# Task material

————

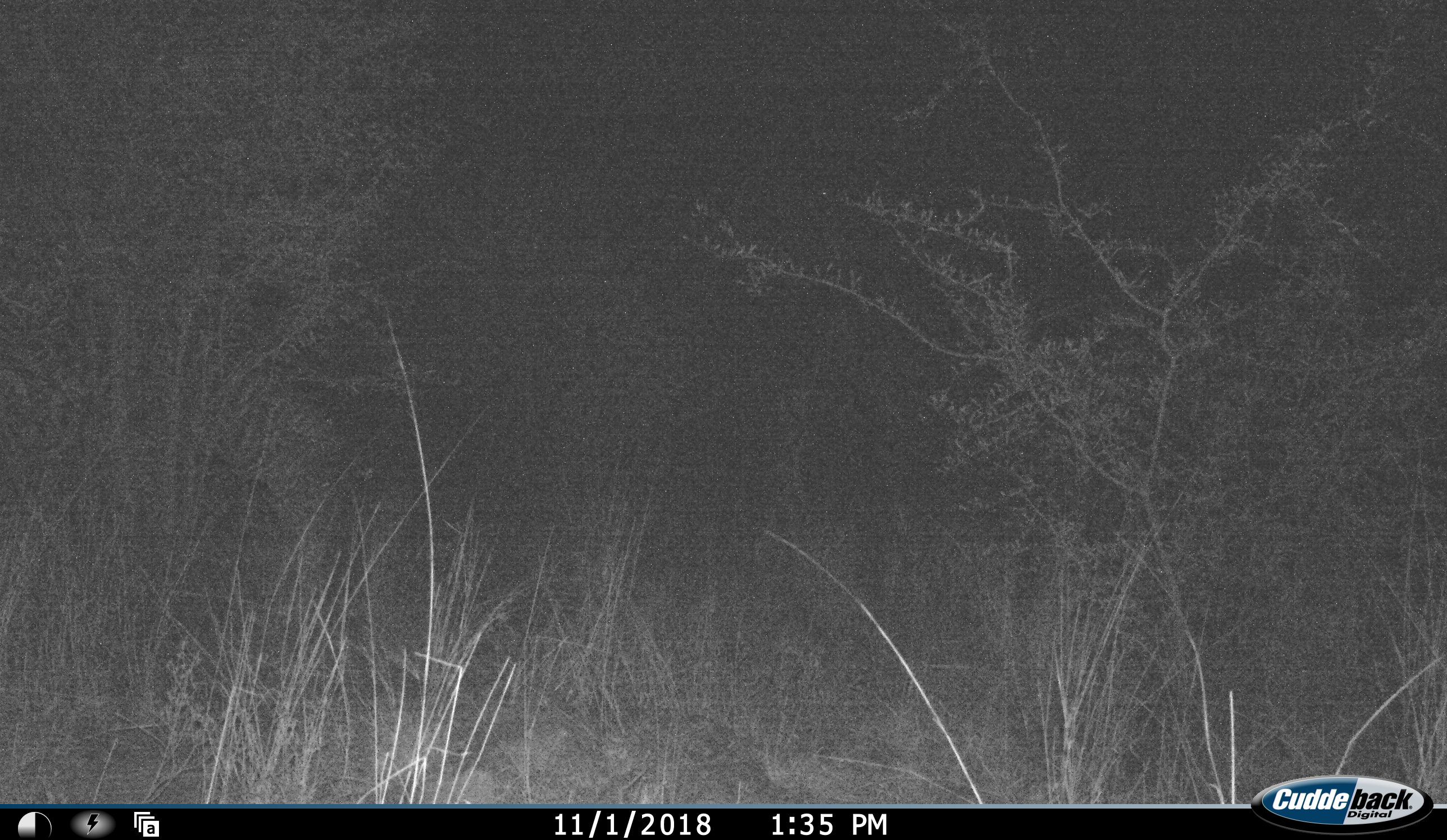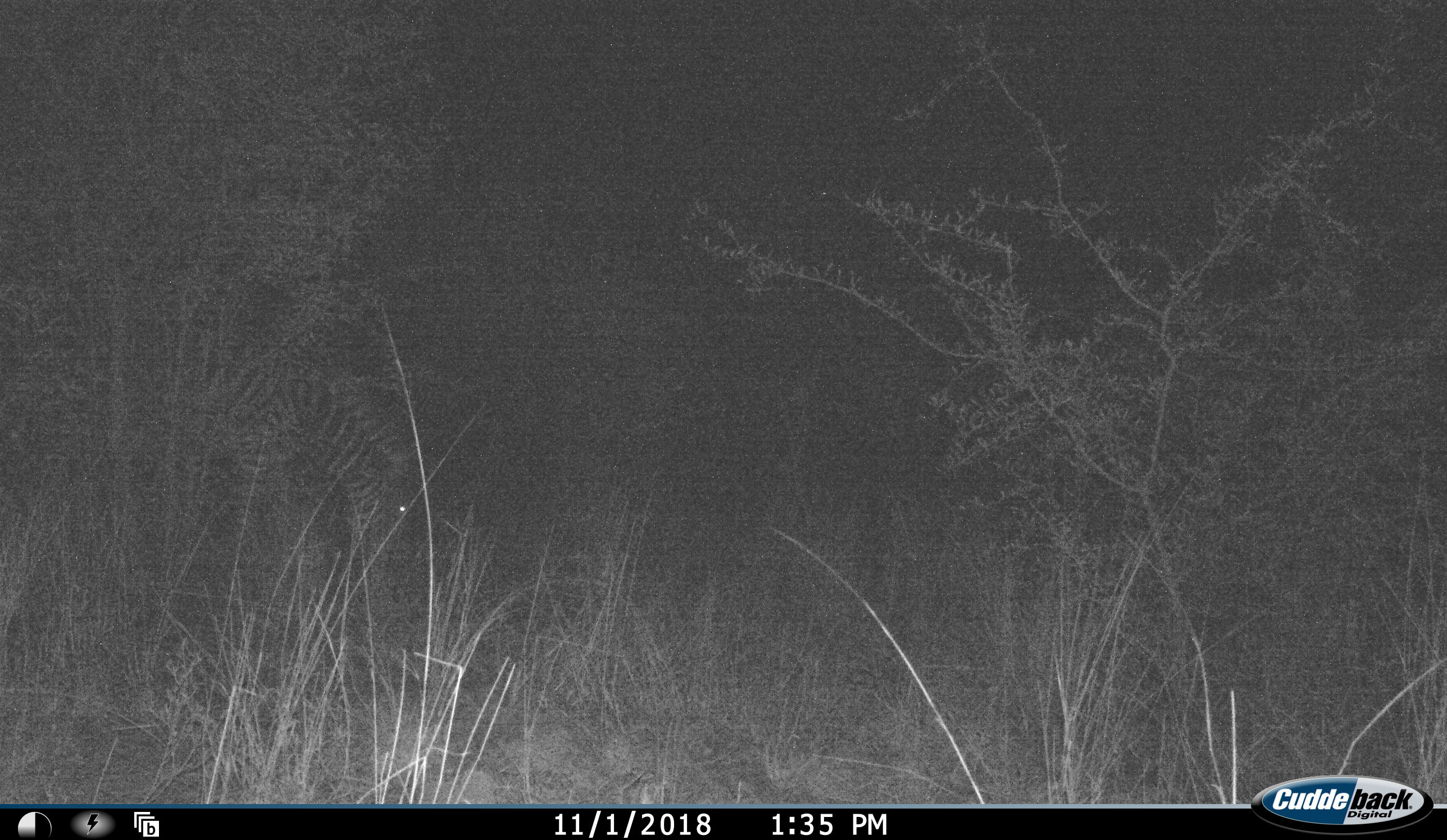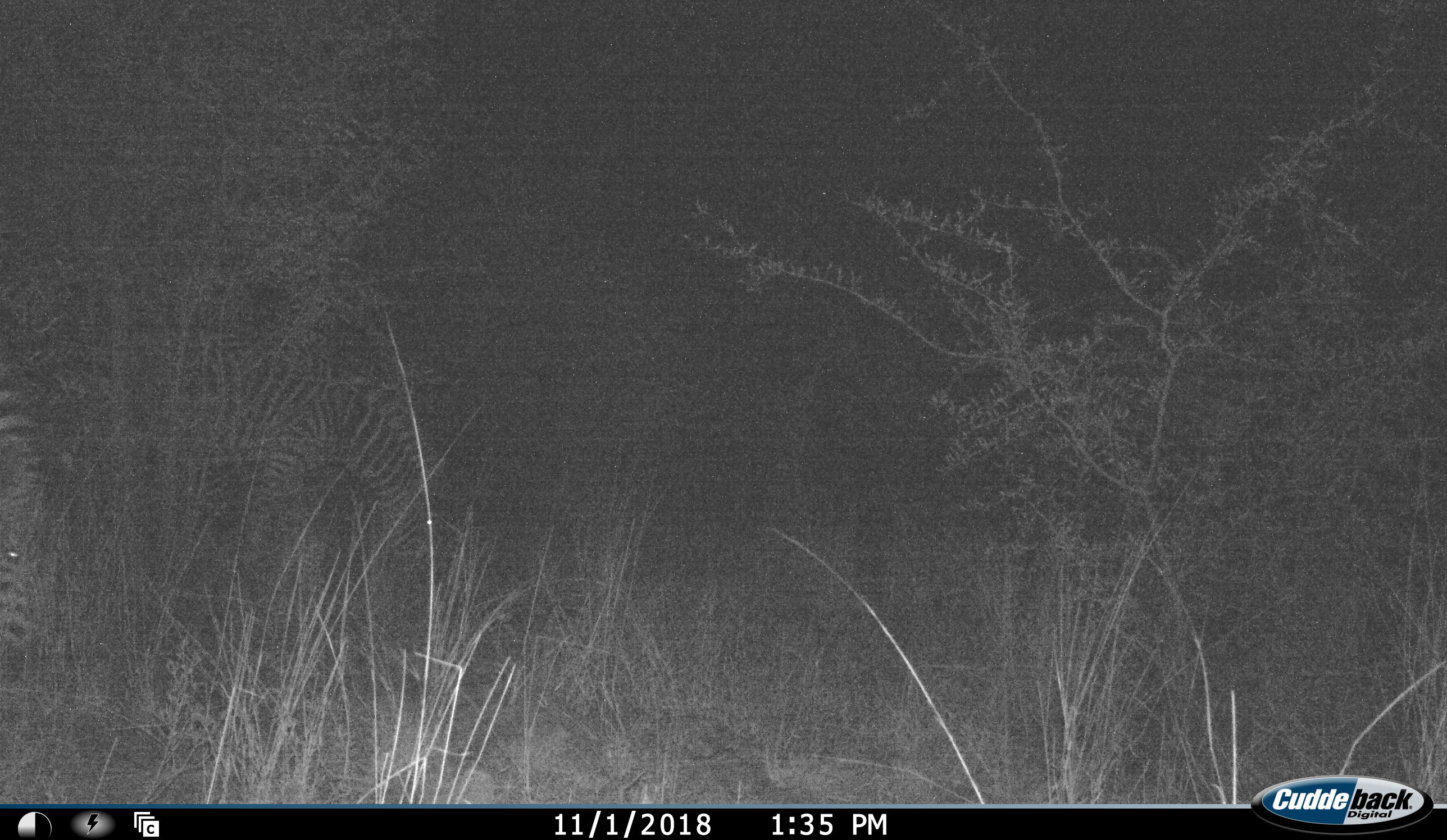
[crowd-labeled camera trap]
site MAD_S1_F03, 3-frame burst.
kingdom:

————

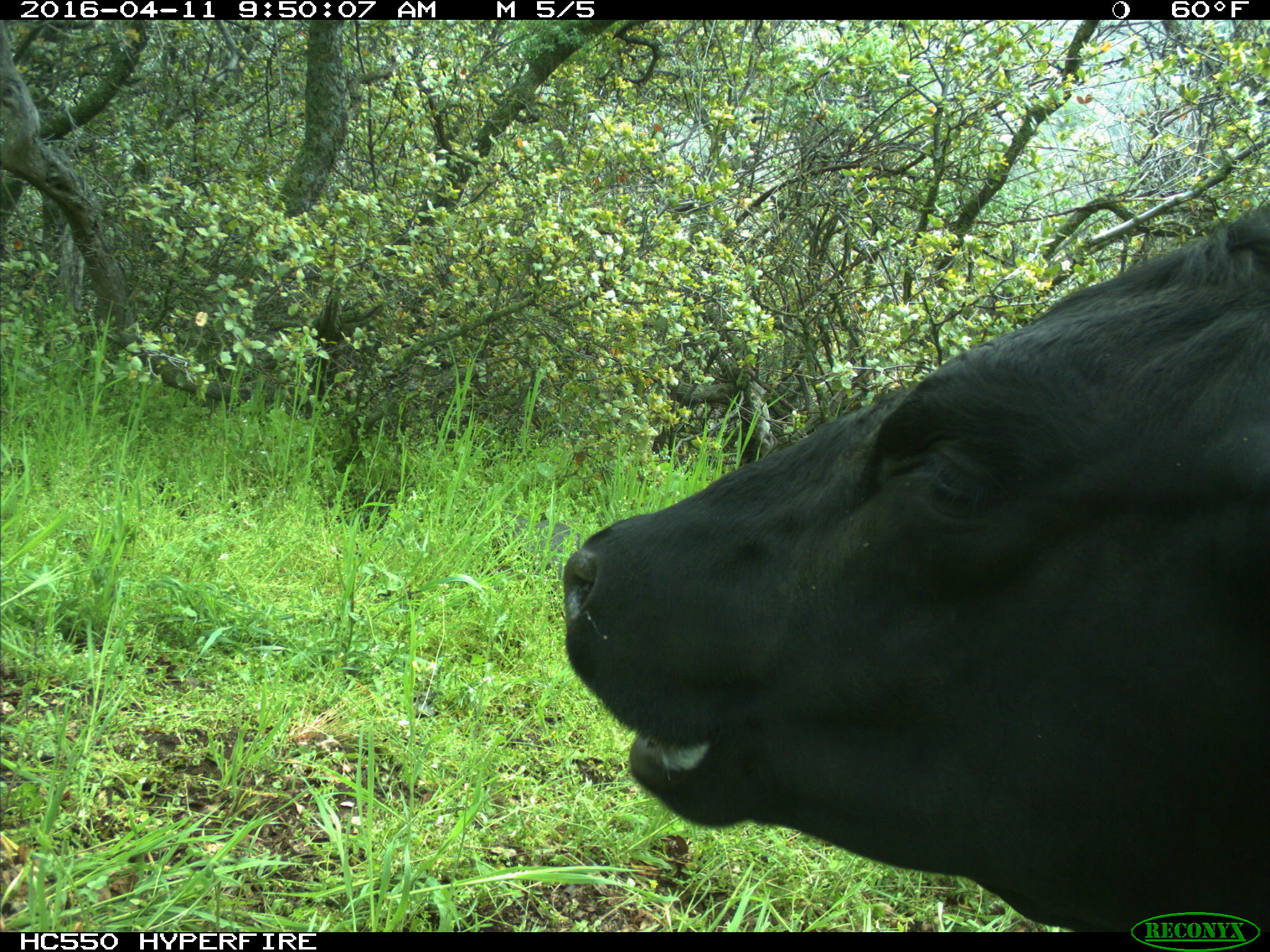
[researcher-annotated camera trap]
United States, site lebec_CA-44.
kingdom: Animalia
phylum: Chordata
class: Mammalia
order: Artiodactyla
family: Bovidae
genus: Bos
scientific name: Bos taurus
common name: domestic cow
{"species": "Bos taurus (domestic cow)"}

————

If a line in the listing holds the word "trap", list that line.

[crowd-labeled camera trap]
[researcher-annotated camera trap]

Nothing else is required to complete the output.